For AI to work, it needs data — lots of data –, but it also needs quality data. Generating data is not a problem; in fact, the world produces approximately 2.5 quintillion bytes every day. It’s the quality of the data that AI professionals struggle with. Their algorithms cannot deliver quality insights if the data is flawed.
Much of today’s technology depends on data. Whether it is analytics or artificial intelligence, the modern enterprise needs data to survive. But data is more than numbers in a spreadsheet or fields in a database. Today, we discuss how to develop a strategy that ensures data quality from start to finish, beginning with how data is stored.
How is Data Stored?
Data is typically stored in one of the following formats:
- Structured. Structured data uses tabular or columnar formats as in databases and spreadsheets. Programs can quickly find the data based on its location.
- Unstructured. Computers struggle to find specific information in unstructured data. Text files, emails, presentations, and videos can store data anywhere, making it difficult for computers to quickly locate a particular data point.
- Metadata. Web pages are examples of data sources that use metadata. The metadata contains information on what the web page contains and is used by search engines to identify topic and possible file locations.
- Semi-structured. Some programming frameworks such as SML and JSON use self-defining structures to help with data location.

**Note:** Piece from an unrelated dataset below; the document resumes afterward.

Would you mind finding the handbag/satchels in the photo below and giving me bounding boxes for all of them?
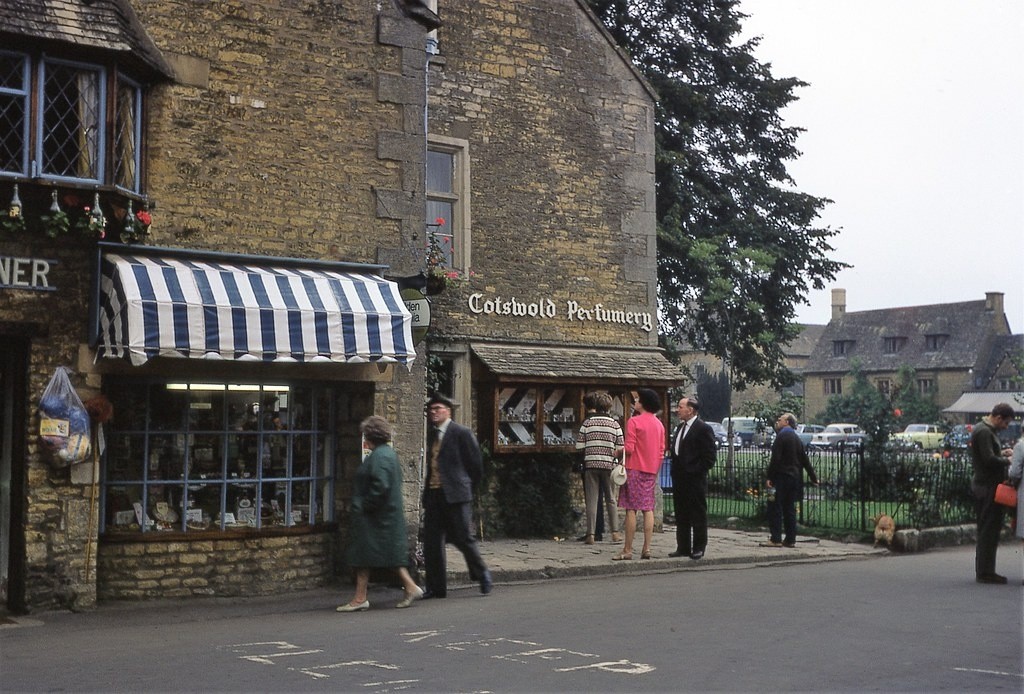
[610,448,627,486]
[993,480,1017,508]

Only a small percentage of data is structured — about 10%. Most comes in the form of text files, emails, and documents. Unfortunately, AI needs structured data for maximum performance, which requires converting terabytes of unstructured data into high-quality structured data. Depending on the types and quality of data, companies can spend months cleaning, preparing, and integrating data before a single algorithm is used. For organizations eager to implement an AI solution, the time spent improving the data can seem unwarranted.
What Makes Quality Data?
All data is not created equal; however, it should meet a minimum standard for data quality to ensure a successful AI implementation. The following criteria are used to determine quality:
- Accuracy. 100% accuracy is not always feasible. Establishing an accuracy standard helps ensure consistency across large datasets.
- Completeness. Simply stated, the more complete the data, the better the outcome.

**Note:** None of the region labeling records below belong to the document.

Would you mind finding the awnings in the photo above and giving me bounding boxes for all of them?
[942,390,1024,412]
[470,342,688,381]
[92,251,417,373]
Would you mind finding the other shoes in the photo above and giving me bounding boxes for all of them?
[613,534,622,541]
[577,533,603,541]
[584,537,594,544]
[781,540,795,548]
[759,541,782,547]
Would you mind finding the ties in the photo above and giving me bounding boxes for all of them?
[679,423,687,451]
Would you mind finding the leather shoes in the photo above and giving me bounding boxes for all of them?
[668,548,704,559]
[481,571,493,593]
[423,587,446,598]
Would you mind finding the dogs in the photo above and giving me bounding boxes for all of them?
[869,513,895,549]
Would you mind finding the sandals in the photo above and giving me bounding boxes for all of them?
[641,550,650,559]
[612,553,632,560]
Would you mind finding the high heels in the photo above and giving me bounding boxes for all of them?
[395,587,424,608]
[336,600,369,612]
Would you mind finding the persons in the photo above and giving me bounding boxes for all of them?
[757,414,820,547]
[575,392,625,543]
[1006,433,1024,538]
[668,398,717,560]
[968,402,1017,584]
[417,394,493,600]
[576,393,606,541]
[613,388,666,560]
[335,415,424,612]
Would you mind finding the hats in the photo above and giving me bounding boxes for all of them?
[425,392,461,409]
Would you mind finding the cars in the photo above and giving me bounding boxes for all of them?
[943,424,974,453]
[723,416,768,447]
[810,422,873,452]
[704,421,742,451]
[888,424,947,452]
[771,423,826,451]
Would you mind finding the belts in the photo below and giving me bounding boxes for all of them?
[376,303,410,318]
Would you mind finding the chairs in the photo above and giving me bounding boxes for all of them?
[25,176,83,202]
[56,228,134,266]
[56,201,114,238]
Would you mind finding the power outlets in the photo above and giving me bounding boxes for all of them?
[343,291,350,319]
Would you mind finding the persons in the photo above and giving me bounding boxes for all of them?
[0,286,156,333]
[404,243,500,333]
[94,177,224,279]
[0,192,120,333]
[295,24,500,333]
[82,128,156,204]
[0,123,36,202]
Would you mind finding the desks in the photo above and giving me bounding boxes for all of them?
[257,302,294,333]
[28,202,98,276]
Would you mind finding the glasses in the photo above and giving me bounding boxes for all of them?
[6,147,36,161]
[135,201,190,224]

- Consistency. Data needs to appear in the same format regardless of its source. For example, state names should be abbreviated or spelled out, but not both.
- Traceability. Data integrity is based on the ability to trace data back to its original source. If questions arise, the inputs should be tied to the original source.
- Uniformity. Mathematical values and measurements should use a uniform type, or calculations may fail.
- Validity. Valid data is the data that is to be used for the specific AI implementation. Extraneous data slows the learning process.
The timeliness of the data should be determined at the start of the project. If the project is looking for future trends, older data can skew the results. Deciding the time range for data ensures that all data is from the same period, regardless of the source. When looking at data quality, the programmer’s adage of garbage in, garbage out applies. Successful AI implementations require high-quality data.
Why Clean Data?
Most people have experienced the confusion that comes when duplicate profiles exist on the same system. Half of the information is in one profile, and the rest may be spread over one maybe two additional records. This duplication is frustrating for humans, but it’s disastrous for AI implementations. That’s why eliminating the following is an essential first step in delivering quality data.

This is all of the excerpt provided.